É possível estabelecer uma comparação entre as gestões de Weintraub e de Rodríguez?
É uma comparação entre duas pessoas completamente diferentes, o que têm em comum é uma gestão voltada para ideologia e não para resultados. O Vélez ficou pouquíssimo tempo, ele não tem a mesma verve, agressividade. Vélez não teve tanta projeção nacional, algo que Weintraub entendeu muito rapidamente: utilizar o MEC como megafone para um projeto político pessoal, para se tornar figura pública nacional. Podemos criticar, achar que isso é agressivo, e as pessoas preocupadas com resultados educacionais são contra essa postura, mas ele ganhou muito nesse processo. Talvez Weintraub seja a única pessoa que ganhou com tudo isso. Todo o resto perdeu, porque a má qualidade da educação não afeta só os alunos que estão na escola pública hoje, mas todos nós. Pioramos do Vélez para o Weintraub. Seria ótimo poder sonhar com um ministro com competência técnica, gerencial, política e que seja referência para garantir a articulação para melhorar os resultados educacionais no país inteiro.
Alguma área foi mais prejudicada neste ano?

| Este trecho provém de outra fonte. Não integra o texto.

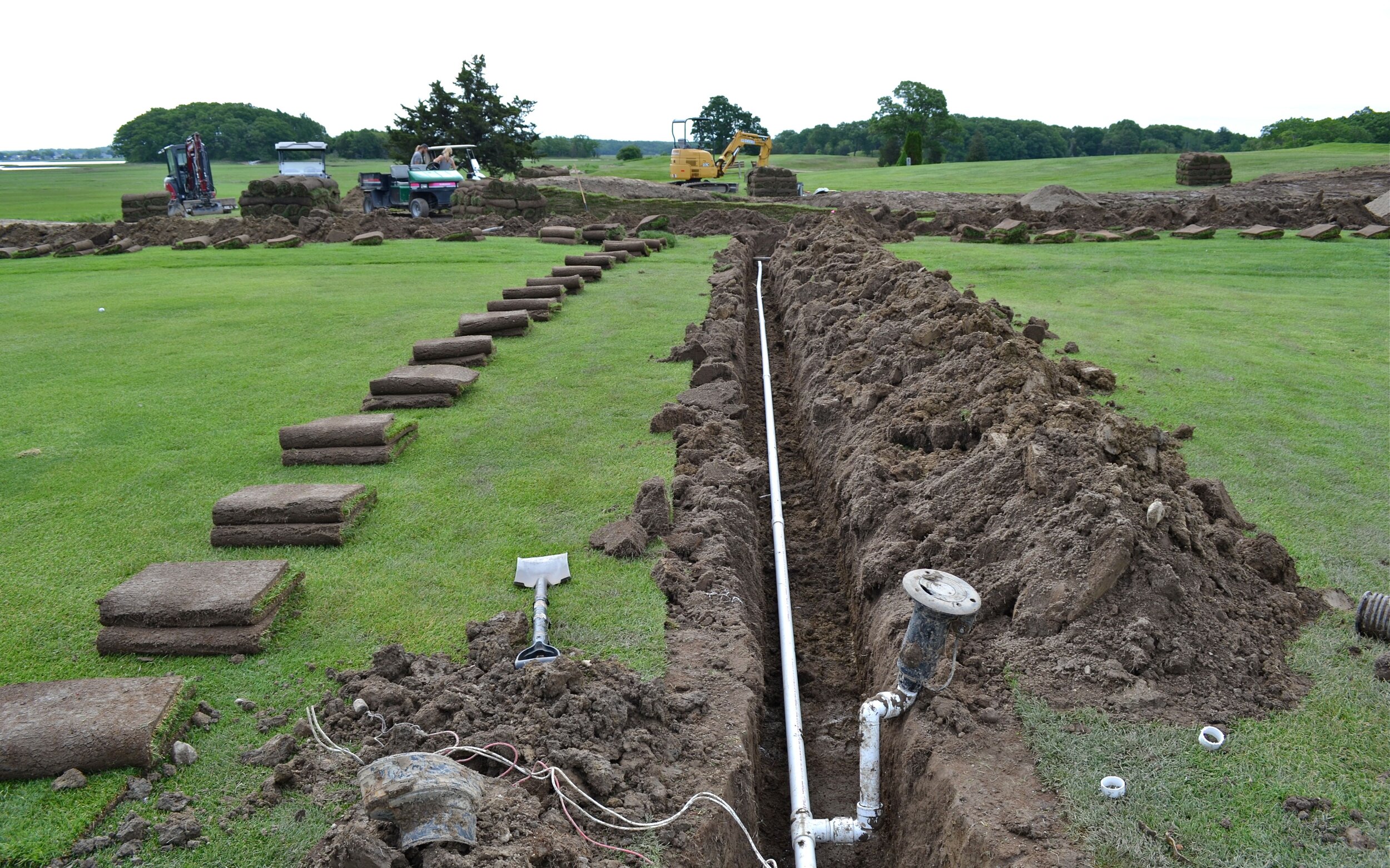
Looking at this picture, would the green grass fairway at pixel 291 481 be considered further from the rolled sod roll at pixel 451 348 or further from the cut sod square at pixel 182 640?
the rolled sod roll at pixel 451 348

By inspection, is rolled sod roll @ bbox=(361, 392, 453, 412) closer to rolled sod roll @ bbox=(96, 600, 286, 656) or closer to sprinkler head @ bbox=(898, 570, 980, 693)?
rolled sod roll @ bbox=(96, 600, 286, 656)

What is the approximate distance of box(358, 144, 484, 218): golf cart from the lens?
27.7 meters

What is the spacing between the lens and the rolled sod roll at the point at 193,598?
4363 mm

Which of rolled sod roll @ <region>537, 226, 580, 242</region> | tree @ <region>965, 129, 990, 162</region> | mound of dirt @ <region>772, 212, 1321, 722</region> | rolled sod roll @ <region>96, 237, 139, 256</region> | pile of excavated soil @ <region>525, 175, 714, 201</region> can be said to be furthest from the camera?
tree @ <region>965, 129, 990, 162</region>

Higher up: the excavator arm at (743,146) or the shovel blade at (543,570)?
the excavator arm at (743,146)

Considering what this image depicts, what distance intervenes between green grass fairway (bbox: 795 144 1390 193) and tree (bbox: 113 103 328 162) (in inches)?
2550

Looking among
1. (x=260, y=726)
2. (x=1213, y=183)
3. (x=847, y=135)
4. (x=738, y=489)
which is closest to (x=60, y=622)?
(x=260, y=726)

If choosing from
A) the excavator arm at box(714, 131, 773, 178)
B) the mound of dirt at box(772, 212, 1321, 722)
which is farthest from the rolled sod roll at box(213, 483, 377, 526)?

Várias áreas ainda estão descobertas. É com educação infantil de qualidade que começamos a construir uma sociedade com pontos de partida mais igualitários. É um campo em que temos ausência de avaliação, de parâmetro de qualidade, de um programa nacional obcecado por garantir o desenvolvimento cognitivo, emocional, físico e social das crianças. Temos que trabalhar para que as crianças, sobretudo as mais pobres, tenham acesso à educação infantil. Além disso, temos uma situação muito crítica na alfabetização. Uma forma fácil de ver o futuro do Brasil é olhar para os resultados da alfabetização, temos 55% das crianças ainda não alfabetizadas. Essas crianças vão ter seu direito de aprender muito prejudicado. Tivemos um decreto vago instituindo a Política Nacional de Alfabetização. Não existe uma política, são várias premissas, mas nenhum direcionamento de política pública bem desenhado. A terceira ausência completa do MEC é nas discussões relativas ao Fundeb (Fundo de Manutenção e Desenvolvimento da Educação Básica). É a matéria legislativa mais importante em tramitação e ainda não tivemos por parte do MEC nenhuma projeção feita, nenhum cálculo apresentado. O que temos são posicionamentos que mudam muito. Quem tem comandado a discussão é o Ministério da Economia, e o MEC está como coadjuvante, o que é um absurdo.
A senhora já disse que gostaria de elogiar todos os dias. Há algo para elogiar nesta gestão?
A Secretaria de Educação Básica (com Janio Macedo) tem tentado acertar, e o principal acerto foi a continuidade dos programas mais importantes vindos de gestões anteriores, como o apoio aos estados para expansão do ensino médio em tempo integral e o apoio a estados e municípios para implementação da Base Nacional Comum Curricular. São duas políticas de continuidade muito importantes e com as quais o atual secretário tem assumido compromisso.